Panoptic Segmentation using Synthetic and Real Data
This addresses the challenge of data scarcity in industrial vision systems for tasks like object interaction understanding, though it is incremental as it builds on existing synthetic data methods.
The paper tackles the problem of reducing the need for large quantities of domain-specific labeled data in panoptic segmentation for industrial scenarios by proposing a pipeline to generate synthetic images from 3D models, which are automatically labeled and used alongside a small set of real images for fine-tuning, resulting in drastically reduced real image requirements for reasonable performance.

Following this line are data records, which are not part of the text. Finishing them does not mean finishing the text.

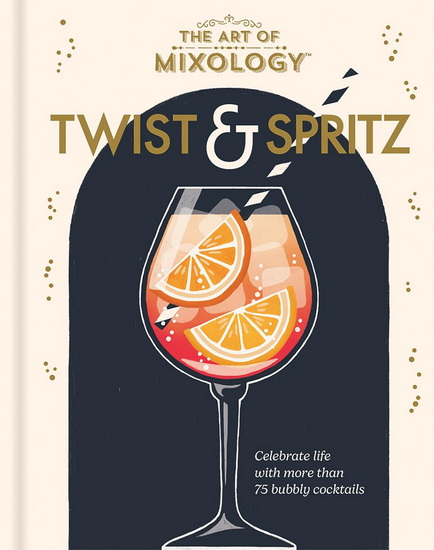 The Art of Mixology Twist & Spritz - COLLECTIF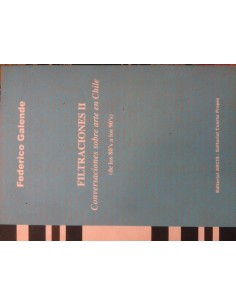 Filtraciones II. Conversaciones sobre arte en Chile  (Usado)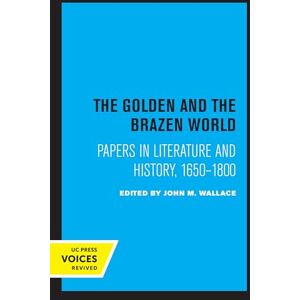 Wallace, John M. Golden and the Brazen World: Papers in Literature and History, 1650-1800: 10 (Clark Library Professorship, UCLA) Wallace, John M. Golden and the Brazen World: Papers in Literature and History, 1650-1800: 10 (Clark Library Professorship, UCLA)
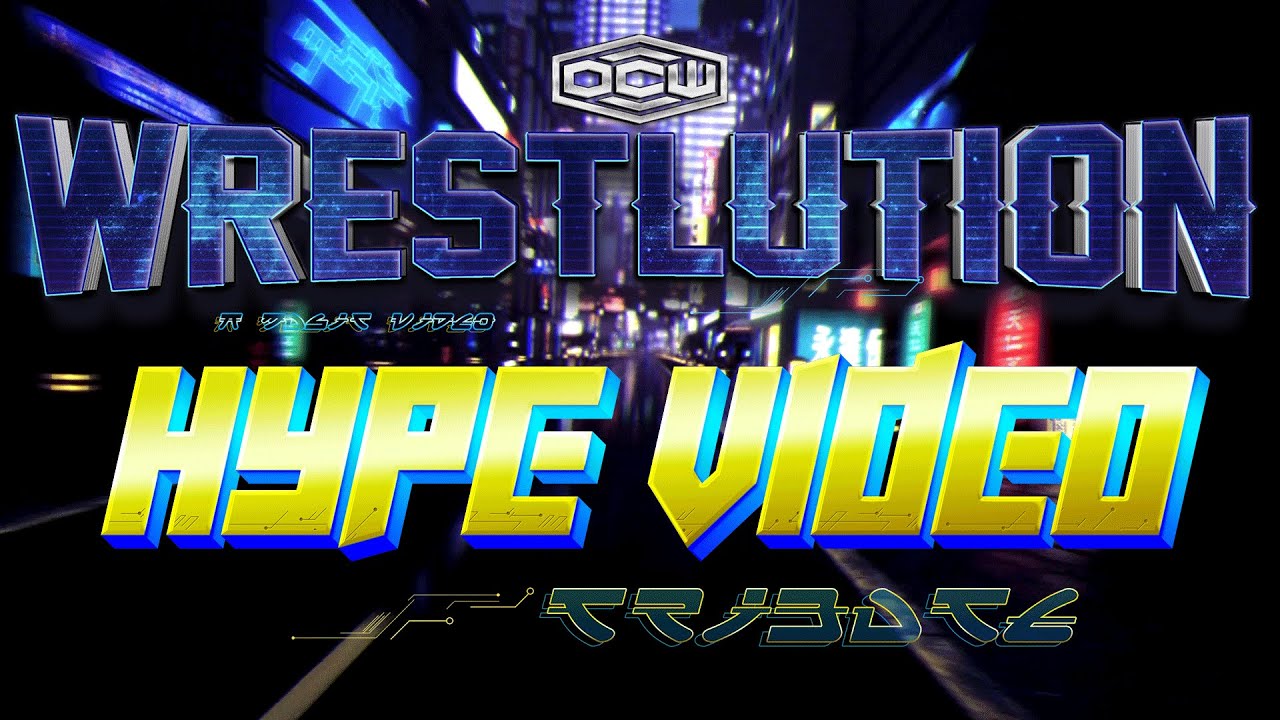 OCWFED Wrestlution 15 Hype Video! (2021)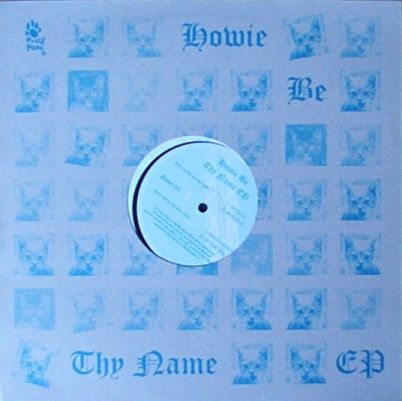 Howie Be Thy Name Ep listings
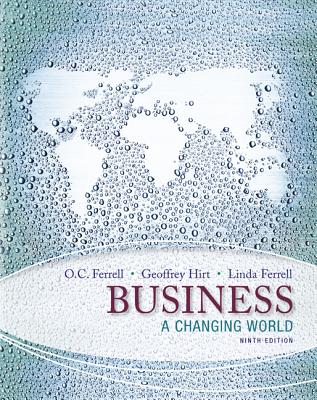 Business: A Changing World - Hirt, Geoffrey, and Ferrell, Linda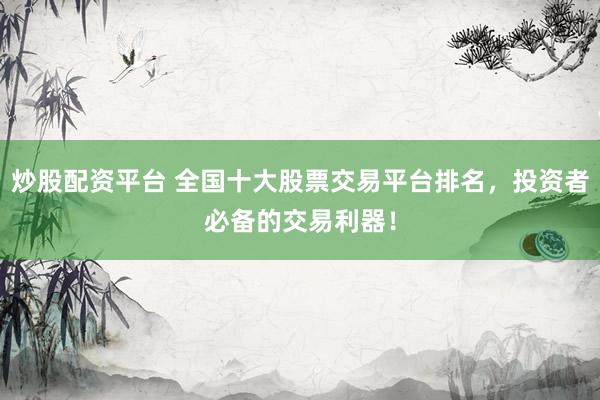 炒股配资平台 全国十大股票交易平台排名，投资者必备的交易利器！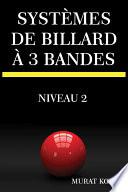 SYSTÈMES DE BILLARD À 3 BANDES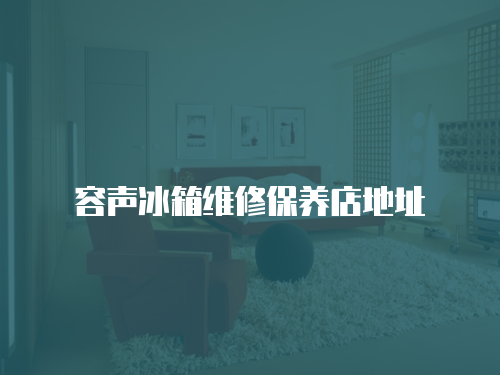 容聲冰箱維修保養(yǎng)店地址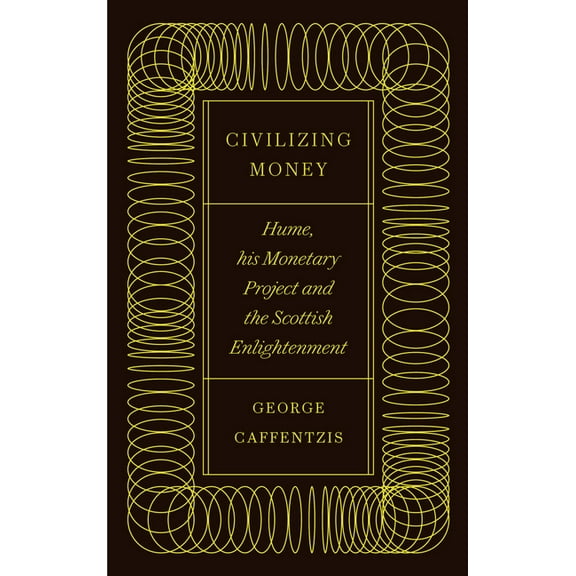 Civilizing Money : Hume, his Monetary Project, and the Scottish Enlightenment (Paperback)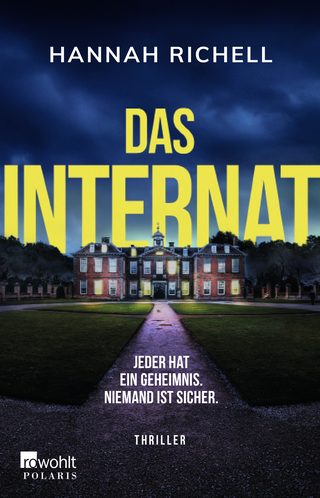 Buchcover von Das Internat: Jeder hat ein Geheimnis. Niemand ist sicher.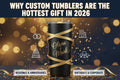 Why Custom Tumblers Are the Hottest Personalized Gift in 2026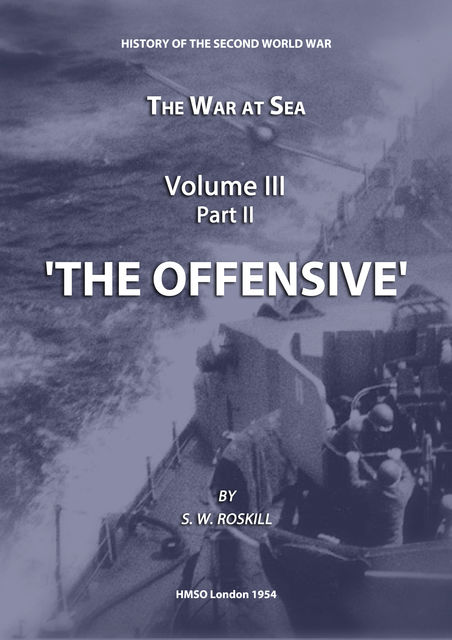 The War at Sea Volume III Part II The Offensive, Stephen Wentworth Roskill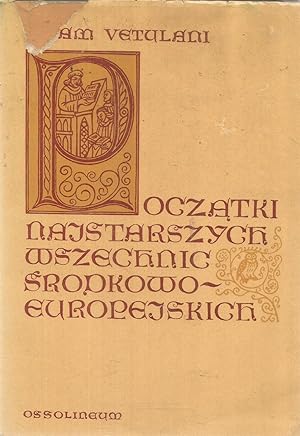 Seller image for Poczatki najstarszych wszechnic srodkowoeuropejskich for sale by Joie de Livre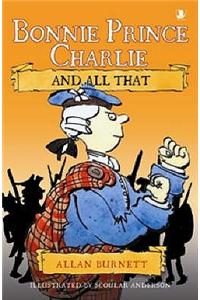 Bonnie Prince Charlie and All That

Being able to understand the relations between the user and the surrounding environment is instrumental to assist users in a worksite. For instance, understanding which objects a user is interacting with from images and video collected through a wearable device can be useful to inform the worker on the usage of specific objects in order to improve productivity and prevent accidents. Despite modern vision systems can rely on advanced algorithms for object detection, semantic and panoptic segmentation, these methods still require large quantities of domain-specific labeled data, which can be difficult to obtain in industrial scenarios. Motivated by this observation, we propose a pipeline which allows to generate synthetic images from 3D models of real environments and real objects. The generated images are automatically labeled and hence effortless to obtain. Exploiting the proposed pipeline, we generate a dataset comprising synthetic images automatically labeled for panoptic segmentation. This set is complemented by a small number of manually labeled real images for fine-tuning. Experiments show that the use of synthetic images allows to drastically reduce the number of real images needed to obtain reasonable panoptic segmentation performance.